Document text =>
<<<<

Variance-Adaptive Doob Martingale

Updated 20 November 2025

Variance-adaptive Doob martingales are stochastic processes that adjust concentration inequalities based on the realized conditional variance rather than fixed bounds.
They power adaptive algorithms in optimal stopping, sequential analysis, and off-policy learning by using variance-sensitive corrections and randomized minimization.
Their framework enables robust, low-variance estimators with self-normalized maximal inequalities, yielding tight confidence bounds and zero-variance properties in optimized settings.

A variance-adaptive Doob martingale is a martingale process whose deviation and concentration properties, as well as its performance in learning and optimization tasks, adapt to the realized conditional variance rather than a worst-case or fixed variance bound. In optimal stopping, statistical learning, and sequential analysis, this concept underpins tight maximal inequalities, adaptive confidence bounds, and dual algorithms featuring robust, low-variance estimators. The framework leverages the Doob decomposition, variance-sensitive concentration (often with iterated-logarithm corrections), and variance-driven selection among candidate martingales or estimators.

1. Foundational Definitions and Classical Construction

Let $(X_t)_{t=0,\dots,T}$ be an adapted process on a filtered probability space $(\Omega, \mathcal{F}, (\mathcal{F}_t), \mathbb{P})$ . The Snell envelope $Y^*_t$ is the minimal supermartingale dominating $X$ :

$Y^*_t = \esssup_{\tau \ge t} \mathbb{E}[X_\tau \mid \mathcal{F}_t].$

The Doob-Meyer decomposition gives $Y^*_t = Y^*_0 + M^*_t - A^*_t$ , where $(M^*_t)$ is a martingale (the Doob martingale) and $(A^*_t)$ is a predictable, increasing compensator. $M^*_t$ can be written explicitly as:

$M^*_t = \sum_{s=1}^t \big(Y^*_s - \mathbb{E}[Y^*_s \mid \mathcal{F}_{s-1}]\big).$

This $M^*_t$ is the canonical Doob martingale; it achieves, for the dual of optimal stopping, the tight (pathwise) upper bound on the value.

>>>>

Image-based spatial reasoning data =>
<<<<

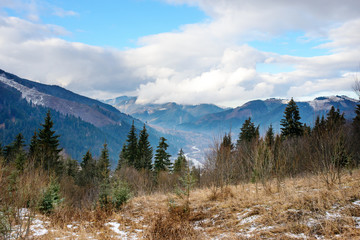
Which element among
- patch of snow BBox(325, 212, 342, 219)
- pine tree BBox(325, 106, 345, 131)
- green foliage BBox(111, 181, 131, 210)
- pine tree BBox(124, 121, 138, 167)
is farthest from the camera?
pine tree BBox(124, 121, 138, 167)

>>>>

Task A =>
Answer these questions from the text on variance-adaptive Doob martingales:
(i) Rather than a worst-case or fixed variance bound, what do a variance-adaptive Doob martingale's deviation and concentration properties adapt to?
(ii) How does the text define the Snell envelope $Y^*_t$?
(iii) In the Doob-Meyer decomposition, what kind of process is $(A^*_t)$?
Task B => Write the next part of the text on variance-adaptive Doob martingales, picking up after its final sentence.

Exercise output A =>
(i) The realized conditional variance.
(ii) As the minimal supermartingale dominating $X$.
(iii) A predictable, increasing compensator.

Exercise output B =>
2. Variance Adaptivity in Martingale Concentration

Variance-adaptive martingale inequalities strengthen classical results by tying deviation bounds to the realized, predictable variance process rather than the time horizon. Let $(X_t)$ be a martingale difference sequence, with $|X_t| \le B$ almost surely and filtration $(\mathcal{F}_t)$ . Define the conditional variance process $V_k = \sum_{t=1}^k \mathbb{E}[X_t^2 \mid \mathcal{F}_{t-1}]$ and the empirical variance $\widehat{V}_k = \sum_{t=1}^k X_t^2 - \frac{1}{k}(S_k)^2$ , where $S_k = \sum_{t=1}^k X_t$ .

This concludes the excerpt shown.